— BEGIN Supplied records —

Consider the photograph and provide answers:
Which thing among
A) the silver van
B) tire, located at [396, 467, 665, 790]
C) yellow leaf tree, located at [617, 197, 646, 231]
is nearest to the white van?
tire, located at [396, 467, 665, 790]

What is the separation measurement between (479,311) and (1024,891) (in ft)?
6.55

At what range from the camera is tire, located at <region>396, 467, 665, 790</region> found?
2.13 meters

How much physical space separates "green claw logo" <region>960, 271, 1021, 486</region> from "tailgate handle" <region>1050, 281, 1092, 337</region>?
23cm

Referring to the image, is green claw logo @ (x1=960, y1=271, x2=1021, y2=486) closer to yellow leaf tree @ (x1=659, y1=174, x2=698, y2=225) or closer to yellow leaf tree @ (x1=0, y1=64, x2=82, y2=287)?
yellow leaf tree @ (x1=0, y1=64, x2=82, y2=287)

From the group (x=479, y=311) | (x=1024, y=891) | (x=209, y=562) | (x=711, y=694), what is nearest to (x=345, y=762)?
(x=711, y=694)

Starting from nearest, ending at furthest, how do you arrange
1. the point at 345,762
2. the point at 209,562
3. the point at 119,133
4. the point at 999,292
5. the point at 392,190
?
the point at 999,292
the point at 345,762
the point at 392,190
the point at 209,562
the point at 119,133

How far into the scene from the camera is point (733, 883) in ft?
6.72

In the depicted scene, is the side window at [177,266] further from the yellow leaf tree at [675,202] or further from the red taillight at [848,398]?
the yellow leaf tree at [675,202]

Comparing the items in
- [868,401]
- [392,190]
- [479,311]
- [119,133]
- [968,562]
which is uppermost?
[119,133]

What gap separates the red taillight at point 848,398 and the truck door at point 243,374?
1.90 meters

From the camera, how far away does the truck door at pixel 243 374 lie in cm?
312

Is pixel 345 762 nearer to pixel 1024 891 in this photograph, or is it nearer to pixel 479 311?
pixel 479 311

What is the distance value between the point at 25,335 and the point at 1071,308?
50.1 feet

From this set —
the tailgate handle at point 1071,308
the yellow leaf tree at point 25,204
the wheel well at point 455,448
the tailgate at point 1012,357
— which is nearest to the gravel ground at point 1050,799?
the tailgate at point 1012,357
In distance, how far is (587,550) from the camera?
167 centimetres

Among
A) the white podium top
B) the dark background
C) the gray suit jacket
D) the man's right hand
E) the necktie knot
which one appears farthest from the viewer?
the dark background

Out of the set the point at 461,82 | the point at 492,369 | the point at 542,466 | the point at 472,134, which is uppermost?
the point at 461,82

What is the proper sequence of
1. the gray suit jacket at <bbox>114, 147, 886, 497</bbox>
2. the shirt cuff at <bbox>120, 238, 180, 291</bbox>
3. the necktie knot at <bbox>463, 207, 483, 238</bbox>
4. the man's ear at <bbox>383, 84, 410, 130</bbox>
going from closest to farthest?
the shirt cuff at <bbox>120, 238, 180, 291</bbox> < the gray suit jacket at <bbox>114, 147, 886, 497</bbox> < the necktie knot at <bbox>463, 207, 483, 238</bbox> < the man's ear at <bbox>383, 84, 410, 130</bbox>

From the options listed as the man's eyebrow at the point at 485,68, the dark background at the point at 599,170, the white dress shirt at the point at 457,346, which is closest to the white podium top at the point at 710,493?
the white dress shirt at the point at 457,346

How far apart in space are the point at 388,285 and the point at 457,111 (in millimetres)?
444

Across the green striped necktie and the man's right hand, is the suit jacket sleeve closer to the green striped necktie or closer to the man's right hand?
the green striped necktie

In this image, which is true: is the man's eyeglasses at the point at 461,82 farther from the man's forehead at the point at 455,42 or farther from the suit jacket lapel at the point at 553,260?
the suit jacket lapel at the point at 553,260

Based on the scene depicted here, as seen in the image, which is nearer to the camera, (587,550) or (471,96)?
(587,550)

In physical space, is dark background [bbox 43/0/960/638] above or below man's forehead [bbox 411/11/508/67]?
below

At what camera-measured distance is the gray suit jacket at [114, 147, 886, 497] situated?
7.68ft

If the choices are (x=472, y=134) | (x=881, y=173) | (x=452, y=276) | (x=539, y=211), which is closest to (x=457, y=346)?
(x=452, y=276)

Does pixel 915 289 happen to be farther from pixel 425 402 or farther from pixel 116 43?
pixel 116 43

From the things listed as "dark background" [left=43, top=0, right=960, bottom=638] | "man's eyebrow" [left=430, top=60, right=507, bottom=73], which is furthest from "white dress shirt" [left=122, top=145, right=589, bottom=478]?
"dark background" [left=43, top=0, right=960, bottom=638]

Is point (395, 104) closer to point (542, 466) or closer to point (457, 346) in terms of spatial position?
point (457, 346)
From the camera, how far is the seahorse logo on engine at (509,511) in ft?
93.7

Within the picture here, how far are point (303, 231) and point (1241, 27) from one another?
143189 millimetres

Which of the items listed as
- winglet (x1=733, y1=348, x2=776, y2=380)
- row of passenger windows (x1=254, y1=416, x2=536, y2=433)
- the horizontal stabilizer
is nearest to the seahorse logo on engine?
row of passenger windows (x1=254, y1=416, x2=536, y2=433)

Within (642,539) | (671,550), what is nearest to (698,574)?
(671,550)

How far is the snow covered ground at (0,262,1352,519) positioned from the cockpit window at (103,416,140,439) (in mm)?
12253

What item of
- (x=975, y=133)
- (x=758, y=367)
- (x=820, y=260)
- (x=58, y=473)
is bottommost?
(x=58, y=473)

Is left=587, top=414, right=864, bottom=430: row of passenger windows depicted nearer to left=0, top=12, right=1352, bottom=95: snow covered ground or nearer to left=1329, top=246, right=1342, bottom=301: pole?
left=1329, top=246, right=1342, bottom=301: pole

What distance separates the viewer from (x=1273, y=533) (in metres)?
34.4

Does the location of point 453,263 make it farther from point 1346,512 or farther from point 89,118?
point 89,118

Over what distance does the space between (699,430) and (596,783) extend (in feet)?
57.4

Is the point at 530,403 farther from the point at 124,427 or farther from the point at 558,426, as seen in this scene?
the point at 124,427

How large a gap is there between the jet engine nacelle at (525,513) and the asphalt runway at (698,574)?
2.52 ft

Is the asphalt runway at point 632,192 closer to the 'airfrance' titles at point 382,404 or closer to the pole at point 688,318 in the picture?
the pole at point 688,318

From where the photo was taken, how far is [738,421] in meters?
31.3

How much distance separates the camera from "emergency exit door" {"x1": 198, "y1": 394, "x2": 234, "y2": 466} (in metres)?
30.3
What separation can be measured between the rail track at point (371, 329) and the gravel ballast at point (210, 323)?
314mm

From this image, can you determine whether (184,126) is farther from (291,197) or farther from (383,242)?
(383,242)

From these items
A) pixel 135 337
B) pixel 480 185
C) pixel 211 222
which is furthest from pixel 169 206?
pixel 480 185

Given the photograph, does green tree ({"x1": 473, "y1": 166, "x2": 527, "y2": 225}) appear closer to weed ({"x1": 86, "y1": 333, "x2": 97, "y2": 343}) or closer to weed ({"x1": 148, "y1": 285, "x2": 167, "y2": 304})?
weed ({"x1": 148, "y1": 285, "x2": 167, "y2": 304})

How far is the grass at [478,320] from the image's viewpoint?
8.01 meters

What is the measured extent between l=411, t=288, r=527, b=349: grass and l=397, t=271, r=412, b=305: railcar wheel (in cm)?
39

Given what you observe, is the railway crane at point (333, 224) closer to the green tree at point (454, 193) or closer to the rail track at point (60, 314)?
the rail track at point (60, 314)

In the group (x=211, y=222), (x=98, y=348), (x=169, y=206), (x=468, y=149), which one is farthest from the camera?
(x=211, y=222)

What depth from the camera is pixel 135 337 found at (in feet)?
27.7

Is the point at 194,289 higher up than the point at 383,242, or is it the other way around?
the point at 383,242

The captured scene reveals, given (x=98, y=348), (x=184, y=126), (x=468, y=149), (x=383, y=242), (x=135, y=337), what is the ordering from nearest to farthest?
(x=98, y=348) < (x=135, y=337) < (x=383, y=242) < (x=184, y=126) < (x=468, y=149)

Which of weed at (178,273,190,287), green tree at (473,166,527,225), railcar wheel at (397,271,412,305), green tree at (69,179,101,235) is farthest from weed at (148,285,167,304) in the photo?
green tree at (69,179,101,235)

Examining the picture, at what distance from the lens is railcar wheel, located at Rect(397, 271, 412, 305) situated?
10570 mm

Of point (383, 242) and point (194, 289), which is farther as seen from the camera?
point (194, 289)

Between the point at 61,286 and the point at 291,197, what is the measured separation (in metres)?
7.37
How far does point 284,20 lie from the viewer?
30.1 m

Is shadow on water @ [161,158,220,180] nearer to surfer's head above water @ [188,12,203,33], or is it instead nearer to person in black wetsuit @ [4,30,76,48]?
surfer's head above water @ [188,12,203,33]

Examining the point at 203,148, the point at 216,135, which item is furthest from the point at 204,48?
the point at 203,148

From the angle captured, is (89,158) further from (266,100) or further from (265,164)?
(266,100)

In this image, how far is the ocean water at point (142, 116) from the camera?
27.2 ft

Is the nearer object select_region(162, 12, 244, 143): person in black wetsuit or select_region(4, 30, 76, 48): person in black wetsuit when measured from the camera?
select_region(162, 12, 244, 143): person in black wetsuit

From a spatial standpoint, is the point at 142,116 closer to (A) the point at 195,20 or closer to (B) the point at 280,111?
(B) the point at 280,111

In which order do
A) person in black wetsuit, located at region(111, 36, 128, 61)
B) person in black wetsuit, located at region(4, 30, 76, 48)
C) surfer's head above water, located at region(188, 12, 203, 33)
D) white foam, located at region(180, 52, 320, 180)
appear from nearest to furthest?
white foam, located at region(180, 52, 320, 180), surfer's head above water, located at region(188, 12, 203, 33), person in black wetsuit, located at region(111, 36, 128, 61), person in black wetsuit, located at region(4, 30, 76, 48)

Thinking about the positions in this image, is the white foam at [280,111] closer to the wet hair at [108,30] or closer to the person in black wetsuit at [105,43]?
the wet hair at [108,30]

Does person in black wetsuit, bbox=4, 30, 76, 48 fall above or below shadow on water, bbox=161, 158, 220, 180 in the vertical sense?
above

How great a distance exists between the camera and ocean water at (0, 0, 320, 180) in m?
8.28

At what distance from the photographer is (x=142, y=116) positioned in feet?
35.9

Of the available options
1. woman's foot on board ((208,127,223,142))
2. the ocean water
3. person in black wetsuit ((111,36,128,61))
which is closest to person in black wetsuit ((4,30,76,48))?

— END Supplied records —

> What is expected:
Return verbatim the part of the rows that opens with the line containing "From a spatial" and closes with the line containing "white foam, located at region(180, 52, 320, 180), surfer's", including both of those lines.

> The reply:
From a spatial standpoint, is the point at 142,116 closer to (A) the point at 195,20 or closer to (B) the point at 280,111?
(B) the point at 280,111

In which order do
A) person in black wetsuit, located at region(111, 36, 128, 61)
B) person in black wetsuit, located at region(4, 30, 76, 48)
C) surfer's head above water, located at region(188, 12, 203, 33)
D) white foam, located at region(180, 52, 320, 180)
appear from nearest to furthest?
white foam, located at region(180, 52, 320, 180), surfer's head above water, located at region(188, 12, 203, 33), person in black wetsuit, located at region(111, 36, 128, 61), person in black wetsuit, located at region(4, 30, 76, 48)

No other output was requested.